Third, get a good book on the basics of raising beef cattle (Heather Smith Thomas has written a few good ones). It will give you a resource to look things up.

Fourth, see if there's a regional cattleman's association in your area and contact them; explain your situation and ask if anyone can give you advice, if you could attend a few meetings, etc. You'll meet people that way and establish a network of friends as well.

With every answer you get, you'll have more questions! 

Another thought -- don't get just one. Cattle are herd animals and will do much better if you have at least two. 

Hope this helps get you started.


----------



## opportunity (Mar 31, 2012)

If you just want one to feed your family you might be able to buy yearlings and just summer them on your place. I used to use 13 acres near Mountainhome Idaho to finish 2-3 steers on grass. We would buy them the end of April and then butcher when the grass ran out in the fall.
You will need to make or buy hay in northern Idaho for the winter you should have enough to feed 25 pounds a day from the middle of October to May for each animal I figured about 2 tons per animal over the winter.
If you buy a single cow to raise a baby ever year remember you must winter over the baby to get it large enough to butcher so you will have more animals to feed in the winter, The other problem is how you are going to bred her AI or a bull. The other problem is not knowing what to do if she has a problem with delivery.
I now run 20-25 mama cows a year because I fell in love with those first steers and hated to kill everything for the winter.


----------



## DJ in WA (Jan 28, 2005)

Some good advice above. Starting with steers or heifers for butcher would be a good way to start and get all your fencing and facilities in order before you try the more complicated world of breeding and calving a cow. Though for me personally, having new baby calves is where the fun is.

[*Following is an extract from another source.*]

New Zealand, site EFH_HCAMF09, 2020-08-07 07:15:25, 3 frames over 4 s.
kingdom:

You don't need grain, but can supplement with some if you want them fatter. The other question is do you have pasture. Northern Idaho is wetter than the Boise area, but can still get dry in the summer, so would probably need to irrigate. We can't answer how many acres are needed for a cow unless we have information. Quality of pasture varies widely even in the same area - some areas around here are all rock. And if you don't have irrigation it dries up in the summer. Do you have the property yet?

Real good pasture might only take an acre or two for a cow, while range might take 100 acres or more for a cow. Not to mention cow size varies - some have 1000 pound cows, and some have 1800 pound cows.

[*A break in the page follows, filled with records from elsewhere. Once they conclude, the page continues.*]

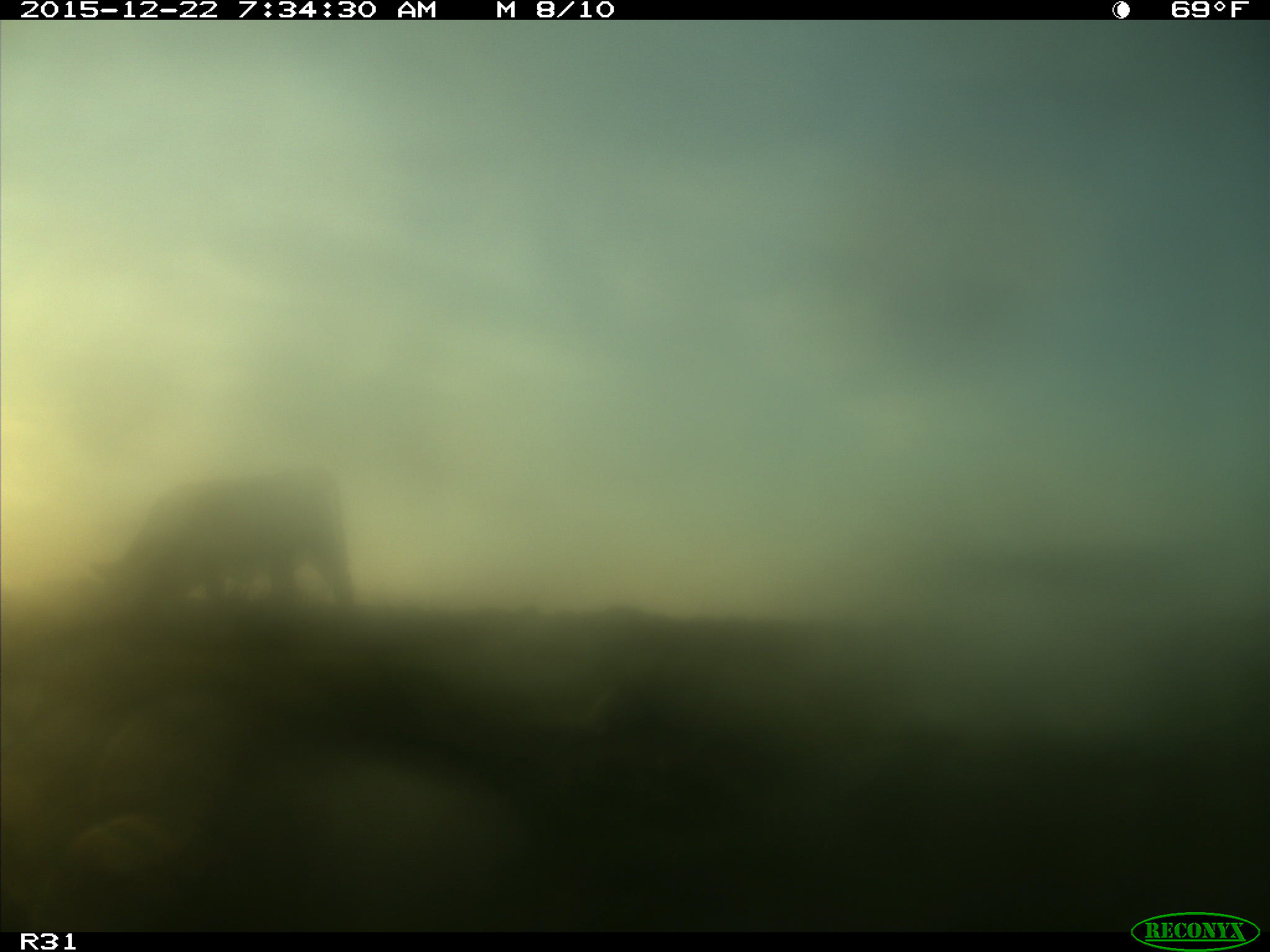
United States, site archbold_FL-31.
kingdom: Animalia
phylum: Chordata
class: Mammalia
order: Artiodactyla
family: Bovidae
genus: Bos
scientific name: Bos taurus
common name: domestic cow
Bos taurus (domestic cow).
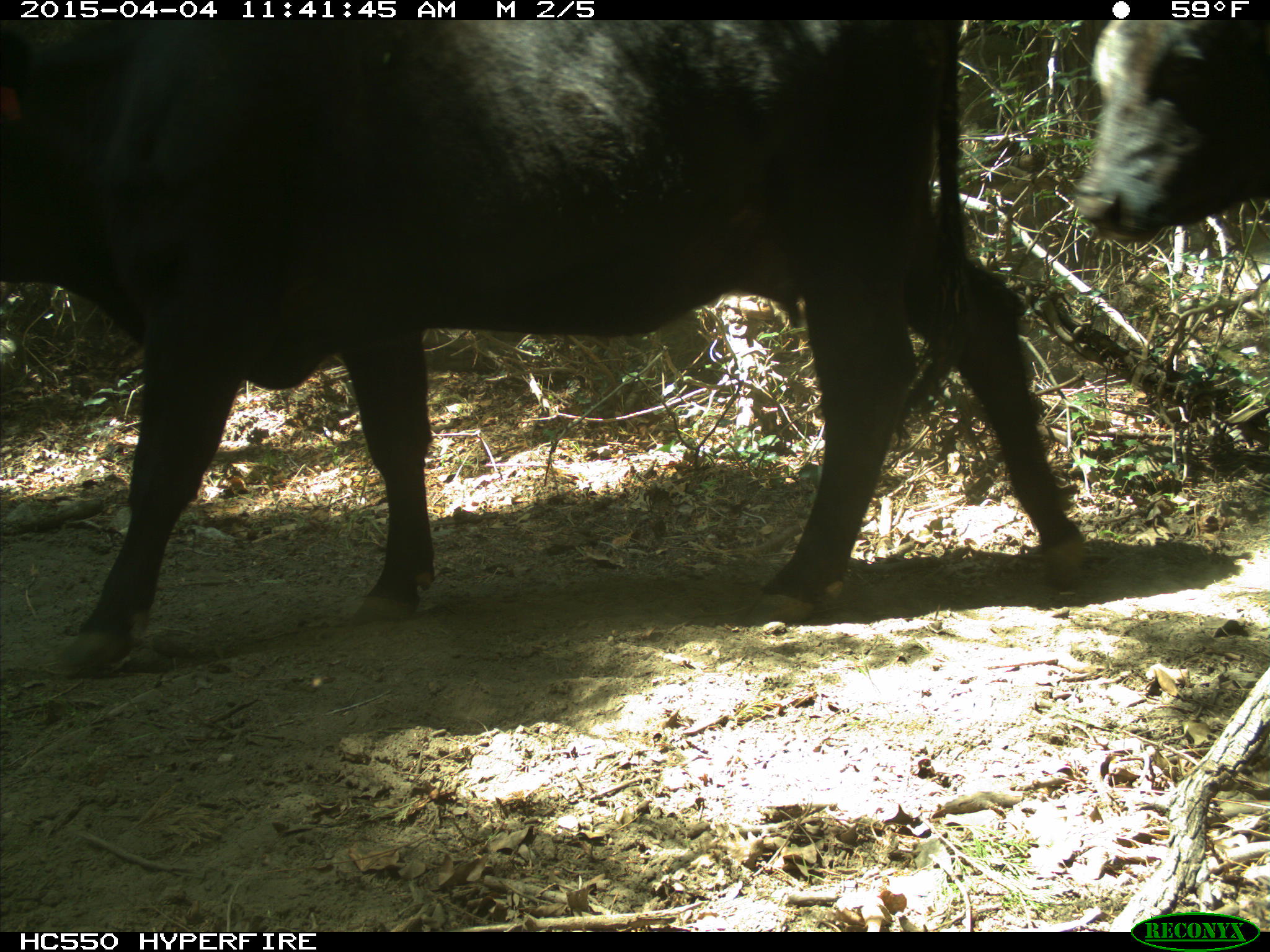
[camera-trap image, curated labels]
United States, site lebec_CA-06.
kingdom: Animalia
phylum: Chordata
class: Mammalia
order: Artiodactyla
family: Bovidae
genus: Bos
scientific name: Bos taurus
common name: domestic cow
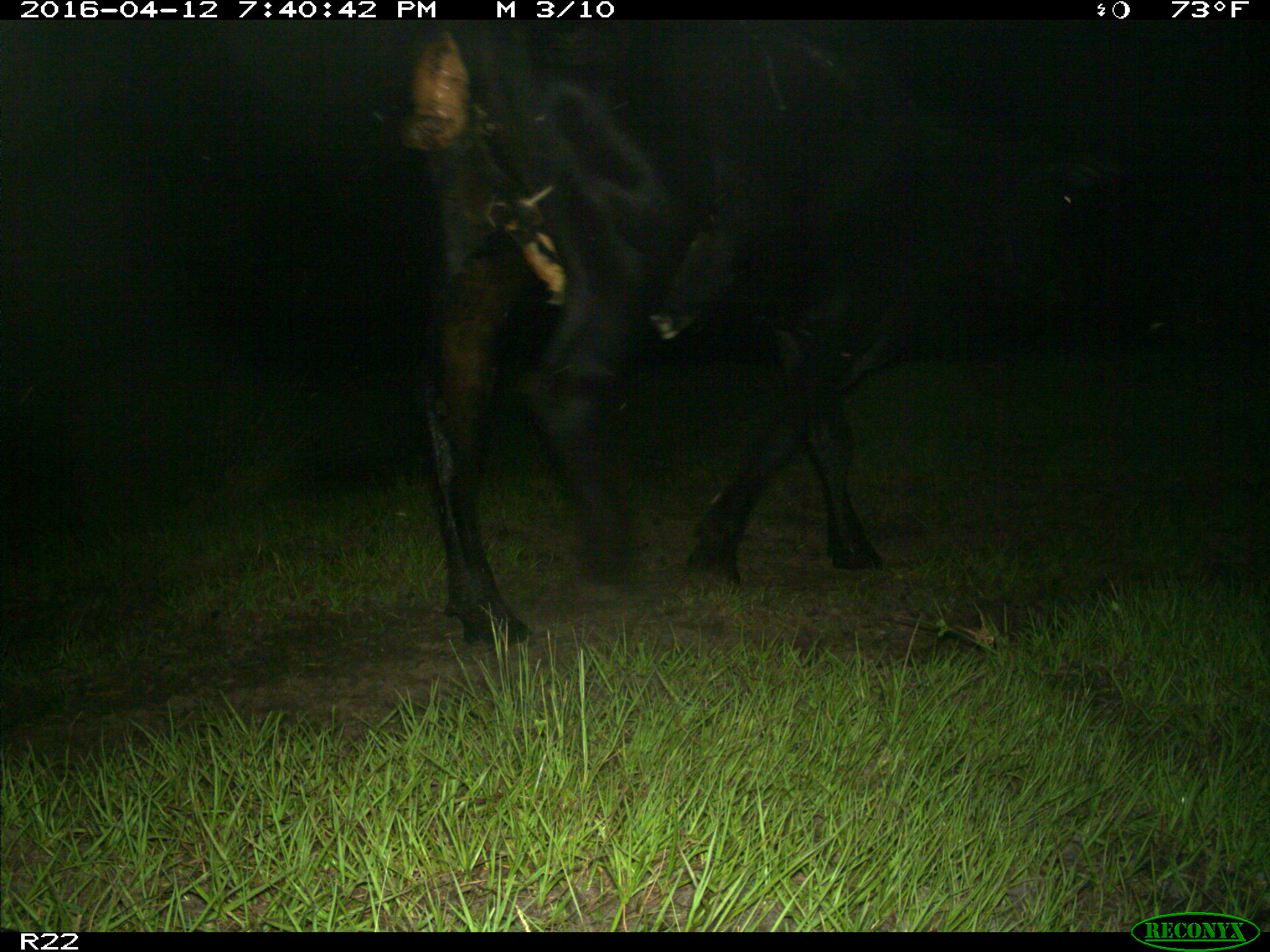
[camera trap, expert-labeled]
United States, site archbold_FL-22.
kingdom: Animalia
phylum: Chordata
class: Mammalia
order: Artiodactyla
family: Bovidae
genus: Bos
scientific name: Bos taurus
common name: domestic cow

Angus or Hereford are the safe bet - I prefer the Red Angus as they don't get as hot in the summer as the blacks. Wild is not an option, so try to spend time around them when buying. No fence is good enough for wild cattle.

I live just across the border near Spokane. Here's some Craigslist ads. Could probably get feeders from any of these, though those cows in the last one would sure be tempting. Just go to farm and garden and type in search words for steers or cows or whatever. Feel free to PM me if needed.

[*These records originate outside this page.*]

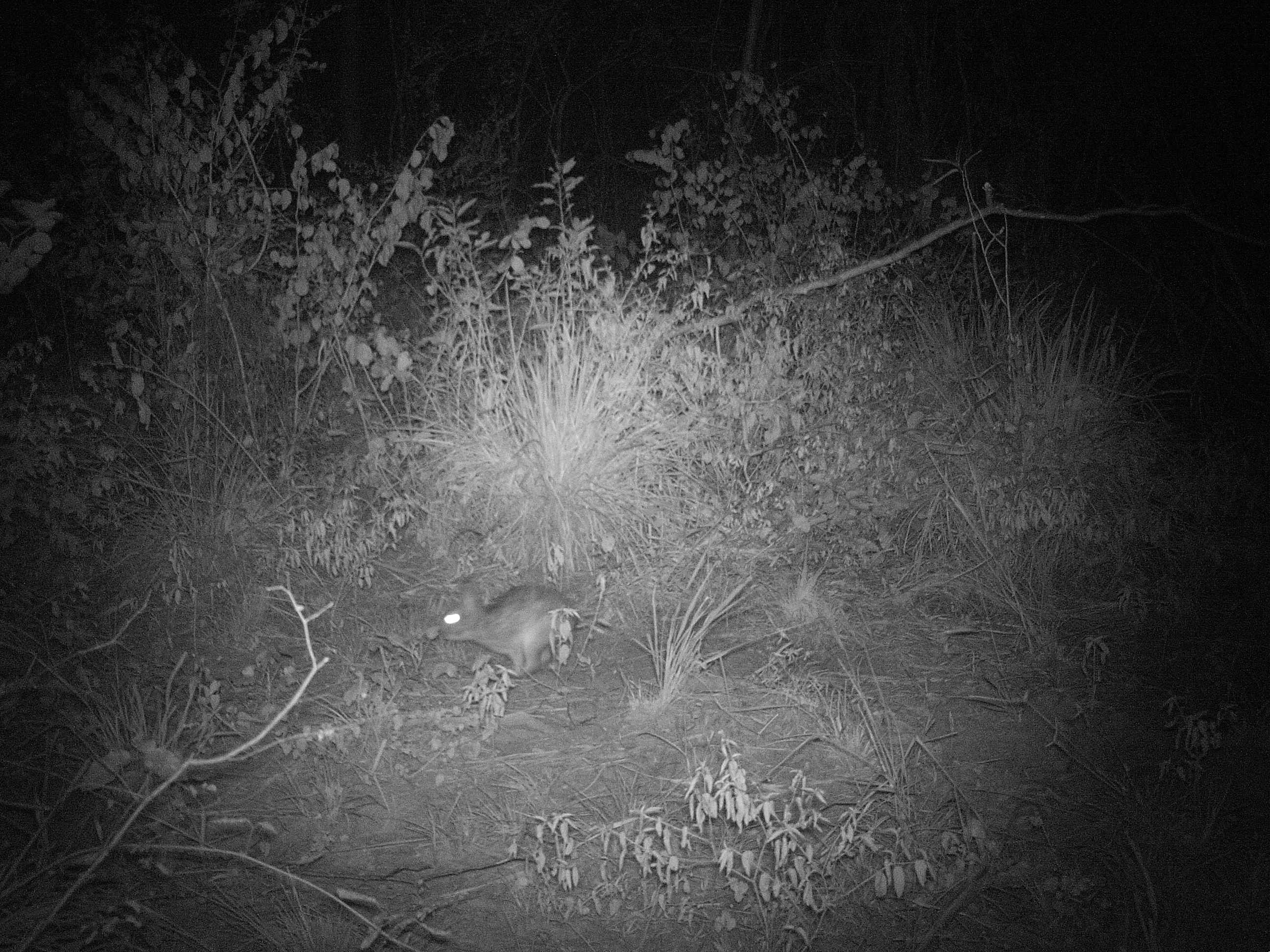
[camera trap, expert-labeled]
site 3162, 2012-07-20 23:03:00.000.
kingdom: Animalia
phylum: Chordata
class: Mammalia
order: Lagomorpha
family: Leporidae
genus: Sylvilagus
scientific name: Sylvilagus brasiliensis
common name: tapeti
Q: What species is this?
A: Sylvilagus brasiliensis (tapeti).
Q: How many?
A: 1.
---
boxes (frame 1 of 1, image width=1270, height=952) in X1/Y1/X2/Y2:
sylvilagus brasiliensis: 437/583/579/679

http://spokane.craigslist.org/grq/3796927986.html

http://spokane.craigslist.org/grd/3830430103.html

http://spokane.craigslist.org/grd/3759991966.html

http://spokane.craigslist.org/grd/3816958861.html


----------



## Filson (May 22, 2013)

Thanks for all the advise everyone! No, we haven't settled on a place yet. While Northern ID is still our main focus, my wife has been looking around other places too (bleh... lol). 

It sounds like it's way too difficult to tell (about the amount of land per cow) until I just get a place. I was hoping to have an idea in my head before buying, so I could think "looks like enough pasture for a cow or two" instead of buying a place, than realizing we don't have enough room, ya know?

I think raising a yearling (wasn't sure on proper terminology) is probably the most realistic path, at least to start with. How much meat could one expect on the average, from a single yearling by slaughter weight? I was told around 50-55% of the weight of the cow, but not sure how big they'll be after a year.

I picked up a book from Amazon on the basic of raising beef, but haven't received it yet. 

Thanks again for everyone's answers!


----------



## Filson (May 22, 2013)

Also a good question to ask - is do you think it will be economical to raise a yearling vs just buying beef from the market? What's the average price difference after taking into account feed and all the rest? Again, I realize there will be a large spectrum here, and am not looking for any specifics.


----------